Zur Berufung gefunden

Roger Jungo (41) schleift an einer100 Kilo schweren Tischplatte. Bild: Caroline Mohnke

Leute. Betritt man die Werkstatt von Roger Jungo im bernischen Niederbipp, stechen einem die Tische ins Auge. «Schreiner wäre als Jugendlicher mein Wunschberuf gewesen», erzählt Jungo in seiner Werkstatt am grossen Tisch aus Olivenholz und Epoxidharz.

Der Tisch sei sein allererstes Werk gewesen, erzählt er und fährt stolz mit der Hand über die Oberfläche. Doch nicht nur der Tisch ist etwas ganz Besonderes, auch die Lebensgeschichte seines Schöpfers, der heute ein gefragter Designer ist. «Das Leben meinte es in der Kindheit nicht so gut mit mir», sagt der 41-Jährige, der in Düdingen im Kanton Freiburg aufgewachsen ist und mit seiner Mutter eine Zeit lang in Frankreich lebte. «Mit 16 Jahren machte ich meine ersten Drogenerfahrungen.» Er sei ein «Saugoof» gewesen, gibt er zu. Er lacht schelmisch unter seinem Basecap hervor und erzählt von seiner abgebrochenen Detailhandelslehre. 17 Jahre steckte er in der Drogenszene fest, lebte teilweise auf der Strasse. Doch dann gelingt ihm nach all den Jahren glücklicherweise der Entzug. «Ich bin ein Mensch, der vorwärtsschaut», sagt er und zeigt die Tätowierung seitlich seines Mittelfingers: «13. 04. 2015». «An diesem Tag habe ich die Entzugsklinik verlassen und bin mit meiner grossen Liebe Stefanie zusammengezogen.» Von da an habe er sein Leben in die Hand genommen.

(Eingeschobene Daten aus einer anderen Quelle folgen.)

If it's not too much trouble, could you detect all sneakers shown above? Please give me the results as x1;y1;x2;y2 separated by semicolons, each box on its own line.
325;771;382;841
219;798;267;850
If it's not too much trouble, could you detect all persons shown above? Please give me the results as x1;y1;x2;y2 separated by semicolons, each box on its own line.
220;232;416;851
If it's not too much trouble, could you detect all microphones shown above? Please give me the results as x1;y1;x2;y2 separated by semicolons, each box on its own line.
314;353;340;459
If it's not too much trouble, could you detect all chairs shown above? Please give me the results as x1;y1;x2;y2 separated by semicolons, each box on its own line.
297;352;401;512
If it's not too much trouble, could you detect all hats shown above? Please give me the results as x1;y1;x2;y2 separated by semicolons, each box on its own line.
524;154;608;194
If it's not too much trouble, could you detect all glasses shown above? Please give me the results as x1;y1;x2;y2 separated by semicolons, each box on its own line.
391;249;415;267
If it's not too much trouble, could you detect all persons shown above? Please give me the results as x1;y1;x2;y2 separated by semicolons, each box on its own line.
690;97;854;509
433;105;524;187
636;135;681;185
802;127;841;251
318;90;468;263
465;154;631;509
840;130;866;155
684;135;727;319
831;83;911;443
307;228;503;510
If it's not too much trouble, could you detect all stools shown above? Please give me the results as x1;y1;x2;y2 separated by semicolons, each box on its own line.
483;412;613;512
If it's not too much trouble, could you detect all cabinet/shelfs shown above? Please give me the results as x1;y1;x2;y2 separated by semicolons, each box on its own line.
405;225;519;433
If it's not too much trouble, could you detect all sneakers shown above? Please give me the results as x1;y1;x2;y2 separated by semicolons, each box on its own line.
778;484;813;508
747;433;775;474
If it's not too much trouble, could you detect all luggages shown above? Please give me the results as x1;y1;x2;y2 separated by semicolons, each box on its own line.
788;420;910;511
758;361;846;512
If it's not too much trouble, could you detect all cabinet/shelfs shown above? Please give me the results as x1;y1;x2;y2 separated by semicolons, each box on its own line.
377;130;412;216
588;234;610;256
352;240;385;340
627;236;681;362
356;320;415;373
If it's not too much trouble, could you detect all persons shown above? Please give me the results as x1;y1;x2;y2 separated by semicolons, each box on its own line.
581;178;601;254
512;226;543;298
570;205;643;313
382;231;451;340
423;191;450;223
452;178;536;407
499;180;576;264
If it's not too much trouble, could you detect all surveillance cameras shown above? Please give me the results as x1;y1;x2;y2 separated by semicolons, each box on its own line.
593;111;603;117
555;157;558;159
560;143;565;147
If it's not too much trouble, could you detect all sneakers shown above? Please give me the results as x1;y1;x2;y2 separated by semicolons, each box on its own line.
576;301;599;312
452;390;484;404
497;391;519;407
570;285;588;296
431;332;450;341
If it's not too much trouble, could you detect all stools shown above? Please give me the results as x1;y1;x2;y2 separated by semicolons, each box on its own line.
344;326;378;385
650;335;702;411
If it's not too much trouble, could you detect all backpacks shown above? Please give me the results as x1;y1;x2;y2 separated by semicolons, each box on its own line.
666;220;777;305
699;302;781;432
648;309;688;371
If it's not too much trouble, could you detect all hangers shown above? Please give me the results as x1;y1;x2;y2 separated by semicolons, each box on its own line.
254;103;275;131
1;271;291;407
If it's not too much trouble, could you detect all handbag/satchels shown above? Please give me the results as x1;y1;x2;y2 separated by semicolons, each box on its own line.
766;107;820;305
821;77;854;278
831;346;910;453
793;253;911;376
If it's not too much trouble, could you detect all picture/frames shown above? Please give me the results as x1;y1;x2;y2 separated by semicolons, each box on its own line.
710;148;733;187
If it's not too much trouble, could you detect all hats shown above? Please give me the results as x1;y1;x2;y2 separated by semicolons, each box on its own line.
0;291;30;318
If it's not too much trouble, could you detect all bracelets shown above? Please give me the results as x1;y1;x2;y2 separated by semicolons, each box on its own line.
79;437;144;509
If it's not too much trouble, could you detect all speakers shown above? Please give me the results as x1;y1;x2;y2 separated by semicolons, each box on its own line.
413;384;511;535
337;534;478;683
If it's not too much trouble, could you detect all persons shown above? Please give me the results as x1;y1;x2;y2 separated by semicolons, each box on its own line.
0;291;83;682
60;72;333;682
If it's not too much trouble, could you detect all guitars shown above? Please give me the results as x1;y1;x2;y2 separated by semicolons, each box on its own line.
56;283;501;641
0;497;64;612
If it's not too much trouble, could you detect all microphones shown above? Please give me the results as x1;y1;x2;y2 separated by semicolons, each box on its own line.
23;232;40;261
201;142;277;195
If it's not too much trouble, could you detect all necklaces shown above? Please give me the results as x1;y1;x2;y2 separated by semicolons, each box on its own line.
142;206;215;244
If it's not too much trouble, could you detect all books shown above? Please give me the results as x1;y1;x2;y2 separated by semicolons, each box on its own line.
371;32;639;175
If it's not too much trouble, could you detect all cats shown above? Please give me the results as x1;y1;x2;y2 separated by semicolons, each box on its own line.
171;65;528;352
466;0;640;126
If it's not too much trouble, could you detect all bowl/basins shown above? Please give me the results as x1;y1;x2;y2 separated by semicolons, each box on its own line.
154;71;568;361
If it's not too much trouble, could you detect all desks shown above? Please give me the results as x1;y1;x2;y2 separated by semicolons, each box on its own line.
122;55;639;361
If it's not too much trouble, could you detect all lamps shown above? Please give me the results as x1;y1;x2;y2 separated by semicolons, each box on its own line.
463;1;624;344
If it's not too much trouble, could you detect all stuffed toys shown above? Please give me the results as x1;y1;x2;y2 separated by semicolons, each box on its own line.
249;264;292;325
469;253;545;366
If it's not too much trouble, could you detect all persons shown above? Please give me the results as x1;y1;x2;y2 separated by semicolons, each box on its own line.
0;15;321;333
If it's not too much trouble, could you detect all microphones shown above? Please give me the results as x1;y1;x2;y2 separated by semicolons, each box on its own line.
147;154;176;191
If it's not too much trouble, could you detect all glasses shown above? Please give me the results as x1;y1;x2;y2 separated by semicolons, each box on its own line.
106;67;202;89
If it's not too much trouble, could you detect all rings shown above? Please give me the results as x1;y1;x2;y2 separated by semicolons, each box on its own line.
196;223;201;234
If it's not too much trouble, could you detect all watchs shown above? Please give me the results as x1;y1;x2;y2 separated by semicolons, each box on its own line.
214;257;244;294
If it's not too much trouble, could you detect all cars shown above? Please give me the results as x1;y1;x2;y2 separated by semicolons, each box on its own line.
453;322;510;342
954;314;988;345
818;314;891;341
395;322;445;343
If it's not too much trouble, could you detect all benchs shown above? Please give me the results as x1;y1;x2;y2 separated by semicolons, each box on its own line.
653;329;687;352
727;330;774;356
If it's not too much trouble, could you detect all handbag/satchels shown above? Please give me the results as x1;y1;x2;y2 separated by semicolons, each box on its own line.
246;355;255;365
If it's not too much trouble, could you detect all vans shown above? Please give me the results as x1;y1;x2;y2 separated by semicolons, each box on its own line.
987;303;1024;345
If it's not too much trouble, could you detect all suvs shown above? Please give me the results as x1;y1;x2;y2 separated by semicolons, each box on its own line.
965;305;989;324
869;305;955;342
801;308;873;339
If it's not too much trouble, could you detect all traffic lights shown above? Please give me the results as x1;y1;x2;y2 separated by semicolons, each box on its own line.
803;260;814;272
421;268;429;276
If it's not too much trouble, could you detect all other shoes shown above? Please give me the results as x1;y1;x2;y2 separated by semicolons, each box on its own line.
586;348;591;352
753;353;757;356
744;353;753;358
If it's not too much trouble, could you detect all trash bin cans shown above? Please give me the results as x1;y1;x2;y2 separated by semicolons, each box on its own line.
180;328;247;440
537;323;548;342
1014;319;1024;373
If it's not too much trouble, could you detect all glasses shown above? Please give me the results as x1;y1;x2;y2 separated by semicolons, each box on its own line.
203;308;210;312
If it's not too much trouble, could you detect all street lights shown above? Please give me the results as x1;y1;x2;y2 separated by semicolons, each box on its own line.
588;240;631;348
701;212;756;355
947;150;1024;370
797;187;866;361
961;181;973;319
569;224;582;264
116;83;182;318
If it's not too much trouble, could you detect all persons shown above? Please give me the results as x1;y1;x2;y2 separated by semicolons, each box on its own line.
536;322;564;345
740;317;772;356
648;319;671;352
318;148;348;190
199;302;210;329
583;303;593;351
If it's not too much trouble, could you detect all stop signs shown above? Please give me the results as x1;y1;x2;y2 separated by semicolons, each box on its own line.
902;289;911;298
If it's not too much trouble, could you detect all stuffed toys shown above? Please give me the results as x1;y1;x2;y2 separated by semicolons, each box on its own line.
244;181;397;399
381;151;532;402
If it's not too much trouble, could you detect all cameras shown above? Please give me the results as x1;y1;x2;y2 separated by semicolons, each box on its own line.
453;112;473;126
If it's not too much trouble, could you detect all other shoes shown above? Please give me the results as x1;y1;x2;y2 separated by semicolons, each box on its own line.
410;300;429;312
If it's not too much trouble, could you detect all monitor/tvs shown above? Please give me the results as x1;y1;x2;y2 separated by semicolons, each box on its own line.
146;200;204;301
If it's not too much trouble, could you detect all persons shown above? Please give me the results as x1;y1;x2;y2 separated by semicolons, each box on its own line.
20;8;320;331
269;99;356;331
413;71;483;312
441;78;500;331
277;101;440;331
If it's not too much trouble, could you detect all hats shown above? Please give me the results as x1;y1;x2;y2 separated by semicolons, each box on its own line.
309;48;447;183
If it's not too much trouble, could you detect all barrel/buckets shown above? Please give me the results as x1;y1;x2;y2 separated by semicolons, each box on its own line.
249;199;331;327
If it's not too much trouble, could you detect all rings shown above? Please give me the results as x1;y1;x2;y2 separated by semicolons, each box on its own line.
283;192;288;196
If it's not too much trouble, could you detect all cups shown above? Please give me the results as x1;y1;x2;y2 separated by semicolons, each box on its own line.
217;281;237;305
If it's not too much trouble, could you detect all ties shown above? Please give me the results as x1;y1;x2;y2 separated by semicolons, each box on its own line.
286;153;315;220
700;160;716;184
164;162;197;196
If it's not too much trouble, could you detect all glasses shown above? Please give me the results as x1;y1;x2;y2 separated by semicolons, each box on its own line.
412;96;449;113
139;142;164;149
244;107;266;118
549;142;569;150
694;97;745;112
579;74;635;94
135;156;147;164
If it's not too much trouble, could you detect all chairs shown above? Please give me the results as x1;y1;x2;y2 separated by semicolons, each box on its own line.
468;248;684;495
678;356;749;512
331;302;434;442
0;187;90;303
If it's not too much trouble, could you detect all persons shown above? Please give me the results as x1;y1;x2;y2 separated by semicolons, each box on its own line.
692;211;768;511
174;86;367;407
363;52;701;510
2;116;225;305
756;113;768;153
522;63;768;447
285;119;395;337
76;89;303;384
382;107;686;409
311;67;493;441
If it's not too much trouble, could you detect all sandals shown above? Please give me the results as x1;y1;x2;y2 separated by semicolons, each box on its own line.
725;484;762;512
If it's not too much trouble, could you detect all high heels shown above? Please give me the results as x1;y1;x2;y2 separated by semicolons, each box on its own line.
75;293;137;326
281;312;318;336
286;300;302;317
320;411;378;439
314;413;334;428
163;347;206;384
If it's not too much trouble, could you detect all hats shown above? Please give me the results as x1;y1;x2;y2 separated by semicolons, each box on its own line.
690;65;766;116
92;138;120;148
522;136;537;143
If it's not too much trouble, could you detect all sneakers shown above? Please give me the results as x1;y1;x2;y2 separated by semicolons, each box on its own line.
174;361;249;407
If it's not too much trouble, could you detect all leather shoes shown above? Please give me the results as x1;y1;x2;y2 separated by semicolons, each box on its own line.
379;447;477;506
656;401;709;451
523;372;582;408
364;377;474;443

«Am Schönsten ist die Krone eines Baumes für einen Tisch. Die ist wie ein wilder Fluss.»

«Ich machte quasi eine Suchtverlagerung und begann zu trainieren», erzählt er. Plötzlich wog er 110 Kilos anstatt 70. Kraft und Energie brauchte er auch für seine Arbeit: «Ich war im Bühnenbau tätig und im Spezialtiefbau.» Die ganze Woche sei er unterwegs gewesen, was sehr viel Energie gekostet habe. Es folgte ein Burnout. Nachdem es wieder aufwärts ging, machte er die Lastwagenprüfung und arbeitete als Saugbaggerfahrer. Eines Tages habe er einen Tisch entdeckt, mit Epoxidharz gegossen. Dieser sei ihm nicht mehr aus dem Kopf gegangen, und er wollte der Sache nachgehen.

«Tag und Nacht habe ich getüftelt», erzählt er. Er habe sich in die Themen eingelesen und experimentiert, was das Zeug hält. Dabei habe er auch viele Fehler gemacht. «Doch aus Fehlern lernt man», meint er. Ein Schreinerkollege habe ihm zudem wertvolle Tipps gegeben. Schliesslich wagte er den Sprung in die Selbstständigkeit. In den ersten Jahren habe er Schneidbretter angefertigt, dann kleine Tische, und heute habe er Anfragen aus der ganzen Welt. Ein Tisch bewege sich preislich zwischen 2000 und 30 000 Franken. Beliebt sind seine Kurse in Holz- und Epoxidharz-Verarbeitung. Er bietet auch Menschen, die noch in einer Sucht stecken, Gelegenheit für einen Einblick in sein Schaffen. In seiner Werkstatt «Jungo Design» befindet sich nebst viel Schweizer Holz auch Nussbaum aus Afghanistan, Olivenholz, 2500-jährige Mooreiche und sogar Eiche aus einem Bunker aus dem Zweiten Weltkrieg. «Ich halte auf der ganzen Welt Ausschau nach Holz.» Sein Schwiegervater sei Forstwart in Obwalden. Von ihm beziehe er auch ab und an Holz.

«Am Schönsten ist die Krone eines Baumes für einen Tisch», schwärmt Jungo und fügt an: «Die ist wie ein wilder Fluss.» Nebst seiner Werkstatt führt Jungo den Onlineshop Woodloft.ch, über den er Holzöl und andere Sachen für die Holzbearbeitung verkauft, sowie einen Werkzeugladen. Seine Frau kümmert sich um die Büroarbeit. Auf die Frage, ob er noch Freizeit habe, sagt er lachend: «Aber sicher, immer sonntags ist Vater-Sohn-Tag.» Der 5-jährige Jayden freue sich besonders darüber, denn da stehe Skifahren, auf Indoor-Spielplätzen herumtollen oder mit dem Quad herumkurven auf dem Programm. Und es gilt: «Hauptsache wir beide haben Spass.»